The problem with this is that you have to determine what the goals are and how to evaluate whether they are met in a meaningful way. A computerized process like this will quickly over-fit to its input and be useless for 'actual' intelligence. The only way past this is to gather good information, which requires a real-world presence. It can't be done in simulation.
It's the same reason you can't test in a simulation. Say you wanted to test a lawnmower in a simulation... how hard are the rocks? How deep are the holes? How strong are the blades? How efficient is the battery? If you already know this stuff, then you don't need to test. If you don't know it, then you can't write a meaningful simulation anyway.
That's an interesting argument, but doesn't it assume a small, non-real-world input/goal set?
Dumb example off the top of my head: what if the input was the entire StackOverflow corpus with "accepted" information removed, and the goal was to predict as accurately as possible which answer would be accepted for a given question? Yes, it assumes a whole bunch of NLP and domain knowledge, and a "perfect" AI wouldn't get a perfect score because SO posters don't always accept the best answer, but it's big and it's real and it's measurable.

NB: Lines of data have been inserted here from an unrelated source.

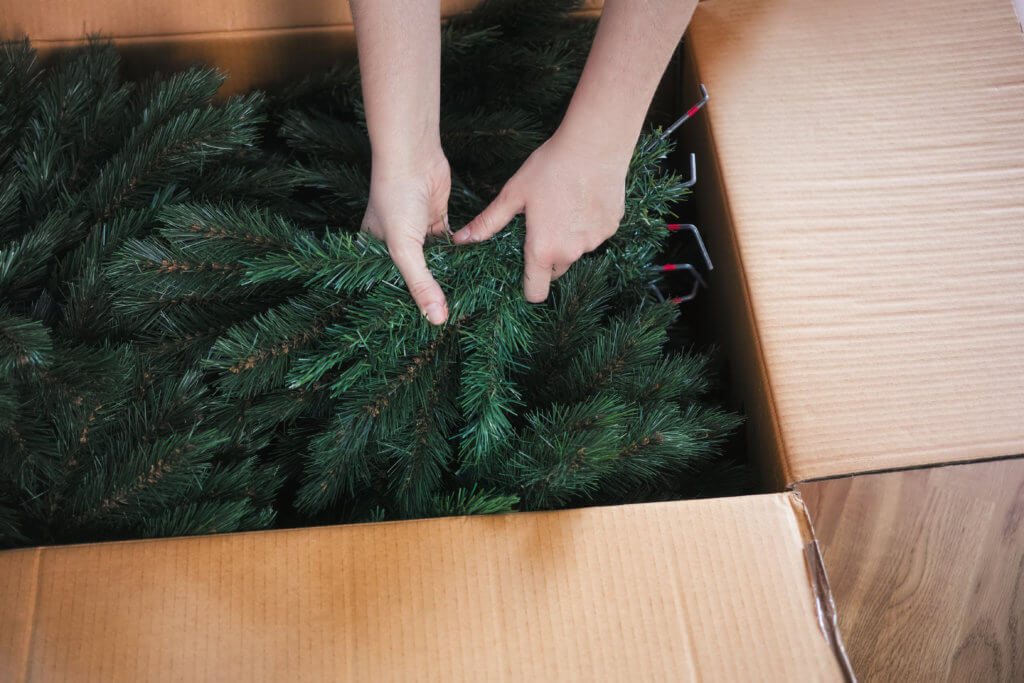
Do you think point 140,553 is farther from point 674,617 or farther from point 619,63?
point 619,63

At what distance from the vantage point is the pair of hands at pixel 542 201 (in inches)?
20.6

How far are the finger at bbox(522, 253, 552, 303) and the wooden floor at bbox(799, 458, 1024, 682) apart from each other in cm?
26

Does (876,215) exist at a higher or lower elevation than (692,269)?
higher

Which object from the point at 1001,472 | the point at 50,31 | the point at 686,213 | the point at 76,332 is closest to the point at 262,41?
the point at 50,31

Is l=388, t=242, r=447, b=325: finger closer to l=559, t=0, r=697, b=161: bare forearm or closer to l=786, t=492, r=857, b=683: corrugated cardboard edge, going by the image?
l=559, t=0, r=697, b=161: bare forearm

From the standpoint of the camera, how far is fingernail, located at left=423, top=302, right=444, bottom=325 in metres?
0.48

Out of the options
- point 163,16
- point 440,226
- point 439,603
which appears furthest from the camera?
point 163,16

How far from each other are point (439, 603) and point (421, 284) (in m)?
0.23

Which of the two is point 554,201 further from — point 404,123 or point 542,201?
point 404,123

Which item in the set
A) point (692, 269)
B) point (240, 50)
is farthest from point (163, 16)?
point (692, 269)

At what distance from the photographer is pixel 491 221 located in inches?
20.6

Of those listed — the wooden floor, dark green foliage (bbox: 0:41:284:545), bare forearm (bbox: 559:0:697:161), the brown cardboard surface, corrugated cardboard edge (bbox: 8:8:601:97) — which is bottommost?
the wooden floor

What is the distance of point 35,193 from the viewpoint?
55 cm

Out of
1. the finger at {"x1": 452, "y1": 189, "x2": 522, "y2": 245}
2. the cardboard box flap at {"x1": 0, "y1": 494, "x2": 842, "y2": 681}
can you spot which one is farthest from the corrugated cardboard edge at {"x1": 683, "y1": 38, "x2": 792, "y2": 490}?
the finger at {"x1": 452, "y1": 189, "x2": 522, "y2": 245}
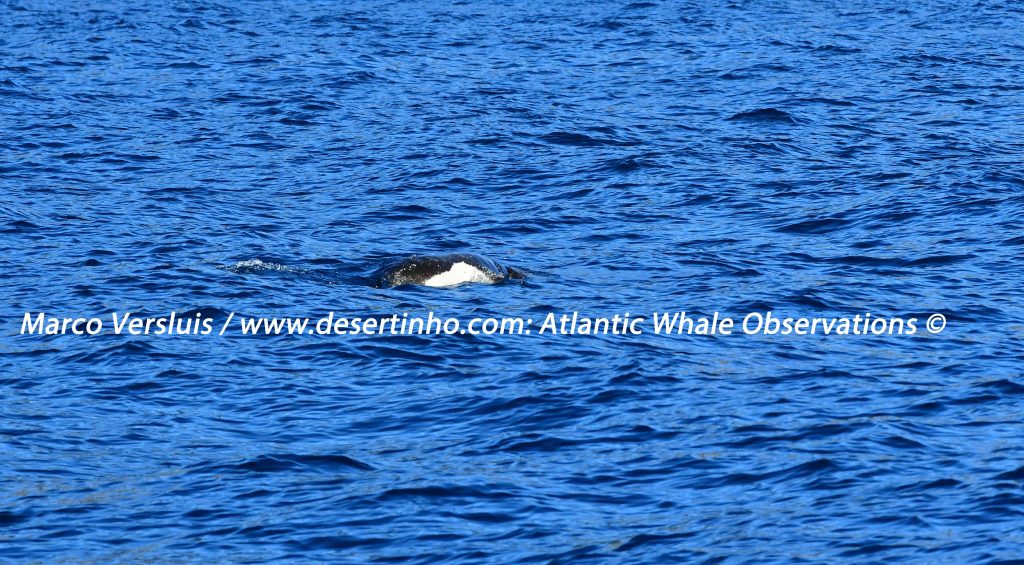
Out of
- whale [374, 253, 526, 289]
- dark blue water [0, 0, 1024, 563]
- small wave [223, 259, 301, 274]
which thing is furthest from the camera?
small wave [223, 259, 301, 274]

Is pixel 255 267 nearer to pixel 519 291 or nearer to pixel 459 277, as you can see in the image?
pixel 459 277

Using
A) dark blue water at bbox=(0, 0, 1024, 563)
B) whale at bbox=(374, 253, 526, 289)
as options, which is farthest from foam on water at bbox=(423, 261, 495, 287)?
dark blue water at bbox=(0, 0, 1024, 563)

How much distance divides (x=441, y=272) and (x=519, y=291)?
1.22 metres

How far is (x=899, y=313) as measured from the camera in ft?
67.9

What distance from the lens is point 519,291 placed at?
22266 mm

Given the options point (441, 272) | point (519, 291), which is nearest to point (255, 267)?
point (441, 272)

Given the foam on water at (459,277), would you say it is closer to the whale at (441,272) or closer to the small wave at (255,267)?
the whale at (441,272)

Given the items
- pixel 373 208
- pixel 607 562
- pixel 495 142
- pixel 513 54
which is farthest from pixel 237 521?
pixel 513 54

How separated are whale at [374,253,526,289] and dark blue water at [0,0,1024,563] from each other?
41 cm

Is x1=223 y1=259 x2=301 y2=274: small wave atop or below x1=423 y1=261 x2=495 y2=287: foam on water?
atop

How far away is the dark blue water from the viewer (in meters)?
14.4

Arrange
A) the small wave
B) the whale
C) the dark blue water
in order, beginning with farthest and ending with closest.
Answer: the small wave → the whale → the dark blue water

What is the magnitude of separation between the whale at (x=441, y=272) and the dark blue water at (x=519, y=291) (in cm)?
41

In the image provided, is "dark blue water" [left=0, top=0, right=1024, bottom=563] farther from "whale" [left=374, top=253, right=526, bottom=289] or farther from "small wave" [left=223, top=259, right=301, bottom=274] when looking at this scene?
"whale" [left=374, top=253, right=526, bottom=289]
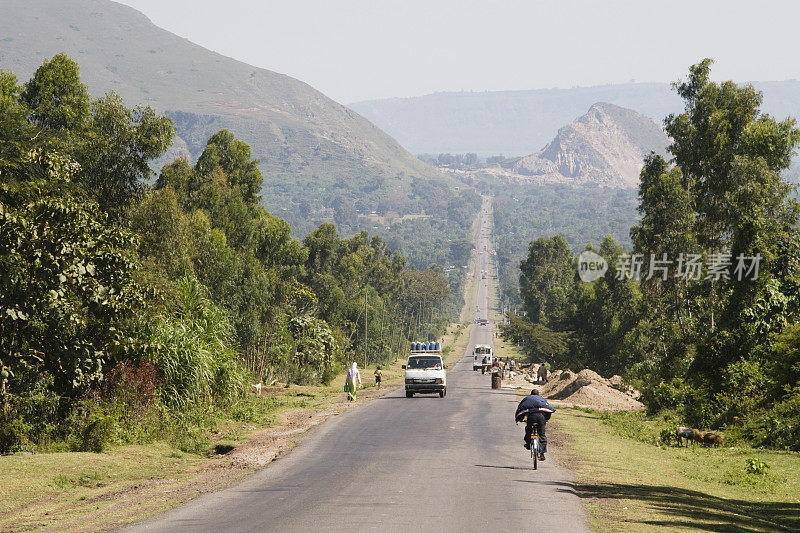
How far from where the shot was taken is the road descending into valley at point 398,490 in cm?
1272

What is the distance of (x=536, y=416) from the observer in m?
20.2

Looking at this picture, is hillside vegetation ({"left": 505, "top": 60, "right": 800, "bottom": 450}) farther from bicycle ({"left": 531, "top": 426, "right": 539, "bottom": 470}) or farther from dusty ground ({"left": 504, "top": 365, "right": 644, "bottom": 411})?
bicycle ({"left": 531, "top": 426, "right": 539, "bottom": 470})

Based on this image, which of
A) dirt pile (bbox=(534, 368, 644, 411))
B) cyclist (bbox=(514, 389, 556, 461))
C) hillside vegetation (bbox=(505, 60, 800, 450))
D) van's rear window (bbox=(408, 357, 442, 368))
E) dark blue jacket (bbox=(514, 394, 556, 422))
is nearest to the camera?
cyclist (bbox=(514, 389, 556, 461))

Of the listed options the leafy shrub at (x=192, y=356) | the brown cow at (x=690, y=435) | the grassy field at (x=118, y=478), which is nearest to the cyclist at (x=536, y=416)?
the grassy field at (x=118, y=478)

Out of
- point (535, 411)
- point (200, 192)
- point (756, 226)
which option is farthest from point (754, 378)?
point (200, 192)

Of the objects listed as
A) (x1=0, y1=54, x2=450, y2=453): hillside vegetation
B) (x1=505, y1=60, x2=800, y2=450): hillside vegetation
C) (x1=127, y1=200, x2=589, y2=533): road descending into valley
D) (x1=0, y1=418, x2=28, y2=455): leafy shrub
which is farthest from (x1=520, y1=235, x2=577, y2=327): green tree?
(x1=0, y1=418, x2=28, y2=455): leafy shrub

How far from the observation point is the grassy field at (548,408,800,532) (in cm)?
1432

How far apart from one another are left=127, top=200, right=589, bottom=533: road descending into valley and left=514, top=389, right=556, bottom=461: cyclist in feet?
2.14

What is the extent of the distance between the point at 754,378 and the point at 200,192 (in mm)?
33261

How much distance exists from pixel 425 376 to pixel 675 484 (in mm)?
25087

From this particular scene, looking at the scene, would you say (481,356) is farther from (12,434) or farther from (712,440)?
(12,434)

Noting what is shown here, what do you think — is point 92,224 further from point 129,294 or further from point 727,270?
point 727,270

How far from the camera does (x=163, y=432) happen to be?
25453 millimetres

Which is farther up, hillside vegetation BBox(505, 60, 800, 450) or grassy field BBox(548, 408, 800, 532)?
hillside vegetation BBox(505, 60, 800, 450)
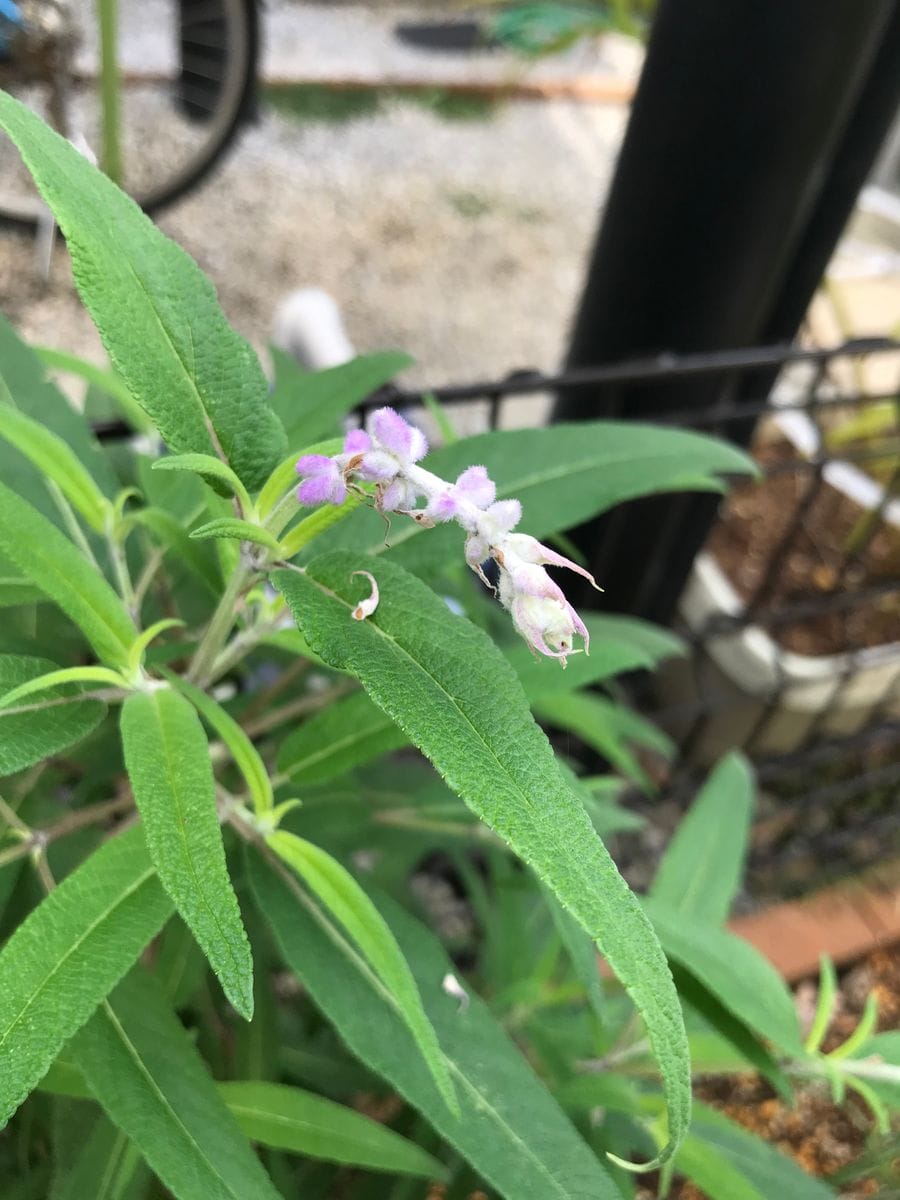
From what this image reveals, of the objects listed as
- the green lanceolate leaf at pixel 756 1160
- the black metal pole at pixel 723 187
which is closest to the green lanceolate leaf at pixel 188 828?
the green lanceolate leaf at pixel 756 1160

A narrower example: did the Watson team test against the full corpus of previous Jeopardy questions? Did they tweak things based on the resulting score? Could that testing/tweaking have been automated by some sort of GA?
The point there is that you can make a computer that's very good at predicting StackOverflow results or Jeopardy, but it won't be able to tie a shoe. If you want computers to be skilled at living in the real world, they have to be trained with real-world experiences. There is just not enough information in StackOverflow or Jeopardy to provide a meaningful representation of the real world. You'll end up overfitting to the data you have.
The bottom line is that without sensory input, you can't optimize for real world 'general AI'-like results.
It's the same reason you can't test in a simulation. Say you wanted to test a lawnmower in a simulation... how hard are the rocks? How deep are the holes? How strong are the blades? How efficient is the battery? If you already know this stuff, then you don't need to test. If you don't know it, then you can't write a meaningful simulation anyway.
So that is not an approach that can be automated.